Exercise aim
Reproduce word for word the passage in the Ed Begley Jr. interview below, from "Begley is also" up to and including "clarity and length.".

Excerpt to read
■ ■ ■ ■ ■ ■ ■

Begley also starred as Doctor Victor Ehrlich in the 1980s medical drama, “St. Elsewhere.”
He’s appeared in films with Jack Nicholson, Meryl Streep and Christopher Guest. He introduced himself to a whole new audience when he played Cliff Main on the hit drama, “Better Call Saul.”
Begley is also well known for his work as an environmentalist — like the time he drove Annette Benning to the Oscars in a Bradley Electric car. It had gull-wing doors, and she didn’t know how to get out of it.
Begley has lived an incredible, socially conscious life. He’s captured most of it in his inspiring, hilarious memoir, “To The Temple of Tranquility…and Step On It!“
WPR’s “BETA” sat down with Begley to discuss his life and his environmental ideas.
The following conversation has been edited for clarity and length.
Doug Gordon: Your father, Ed Begley, was an Academy Award-winning actor, and he worked in theater, radio, film and television. What was it like for you to write about your dad?
Ed Begley Jr.: It was a catharsis because I had many feelings about him when I was young, as we all do with our parents and many negative things. I thought he was a great oppressor. I thought he was many things, but upon a brief reflection just a few years after he passed, I realized he was not. He had his flaws, and I have mine. But he did very well with what he was given in life.
Overall, he was a very good parent and a fine father to my sister Elaine, me and my half-sister, Maureen. It’s like that Mark Twain line: “My father was a complete moron when I was 18. But it’s amazing how much smarter he got when I was 23.” That was true in my case.
DG: You learned some surprising news about your father when you received your birth certificate while getting your driver’s license. Can you tell us about that?
EB: Yeah. Another flaw that he had was the secrecy of the Irish. I got my birth certificate to get my driver’s license. I’m in the back of the car, and I open it up and look at it, and there’s no mother’s name. I thought that was odd. My mother died when I was 7. I couldn’t make sense of it. So, my dad was driving the car. I said, “Dad, why is there no mother’s name on my birth certificate?” Long silence.
Finally, he says, “Well, Amanda wasn’t your mother” — the woman I knew to be my mother who died when I was 7. That was my mother, my sister’s mother. Now, suddenly, she was not my mother. I said, “Well, who was my mother?” He said, “Sandy is your mother.”
Then, twin explosions in my brain because this woman, Sandy, was someone I knew well and was crazy about. My sister and I loved this woman. We shared Easter time and got an Easter basket from her. On Christmas, we got a gift for her. We never knew quite who she was, but we liked her a lot, and it turned out that she was Mom.
DG: How did that impact you and your relationship with your father?
EB: It was a significant strain because I had been lied to. I wondered … how could you be that good at lying? Because I was terrible at lying. I was terrible at it. I’d get caught all the time. But how could my dad and everybody else pull this off when we didn’t even know who our mother was? And it was right there in front of us.
It caused me to try to live a life of deceit, in and out of my marriage. And that’s not a good way to have a marriage or a life.

■ ■ ■ ■ ■ ■ ■

Record extracts
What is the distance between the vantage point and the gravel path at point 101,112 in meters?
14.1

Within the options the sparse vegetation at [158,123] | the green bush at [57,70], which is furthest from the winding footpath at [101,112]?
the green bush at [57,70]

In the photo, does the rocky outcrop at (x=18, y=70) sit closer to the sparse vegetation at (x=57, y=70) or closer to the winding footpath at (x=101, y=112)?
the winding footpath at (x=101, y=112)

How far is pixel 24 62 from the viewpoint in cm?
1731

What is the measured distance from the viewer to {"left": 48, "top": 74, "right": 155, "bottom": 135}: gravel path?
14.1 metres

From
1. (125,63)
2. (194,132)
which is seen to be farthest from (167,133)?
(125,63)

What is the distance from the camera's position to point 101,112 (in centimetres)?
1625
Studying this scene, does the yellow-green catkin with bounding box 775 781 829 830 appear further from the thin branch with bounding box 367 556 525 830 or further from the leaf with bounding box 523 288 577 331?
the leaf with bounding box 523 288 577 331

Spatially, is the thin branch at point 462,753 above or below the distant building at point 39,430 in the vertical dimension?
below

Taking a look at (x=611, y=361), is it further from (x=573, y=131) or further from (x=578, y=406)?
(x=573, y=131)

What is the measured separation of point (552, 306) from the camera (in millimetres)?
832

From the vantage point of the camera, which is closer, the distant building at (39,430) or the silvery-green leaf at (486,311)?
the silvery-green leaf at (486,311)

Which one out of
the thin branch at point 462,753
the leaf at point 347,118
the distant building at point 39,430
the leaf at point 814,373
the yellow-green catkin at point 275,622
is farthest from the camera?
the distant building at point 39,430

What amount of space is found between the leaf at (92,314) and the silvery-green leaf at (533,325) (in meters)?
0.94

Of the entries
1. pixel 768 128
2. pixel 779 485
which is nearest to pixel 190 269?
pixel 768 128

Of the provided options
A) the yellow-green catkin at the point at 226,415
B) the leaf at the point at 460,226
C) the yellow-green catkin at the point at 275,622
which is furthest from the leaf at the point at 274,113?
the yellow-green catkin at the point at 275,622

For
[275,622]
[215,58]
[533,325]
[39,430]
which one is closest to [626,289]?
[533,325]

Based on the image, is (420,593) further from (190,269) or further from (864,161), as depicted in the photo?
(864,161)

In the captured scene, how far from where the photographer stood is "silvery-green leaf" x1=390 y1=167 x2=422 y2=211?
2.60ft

■ ■ ■ ■ ■ ■ ■

Response to the exercise
Begley is also well known for his work as an environmentalist — like the time he drove Annette Benning to the Oscars in a Bradley Electric car. It had gull-wing doors, and she didn’t know how to get out of it.
Begley has lived an incredible, socially conscious life. He’s captured most of it in his inspiring, hilarious memoir, “To The Temple of Tranquility…and Step On It!“
WPR’s “BETA” sat down with Begley to discuss his life and his environmental ideas.
The following conversation has been edited for clarity and length.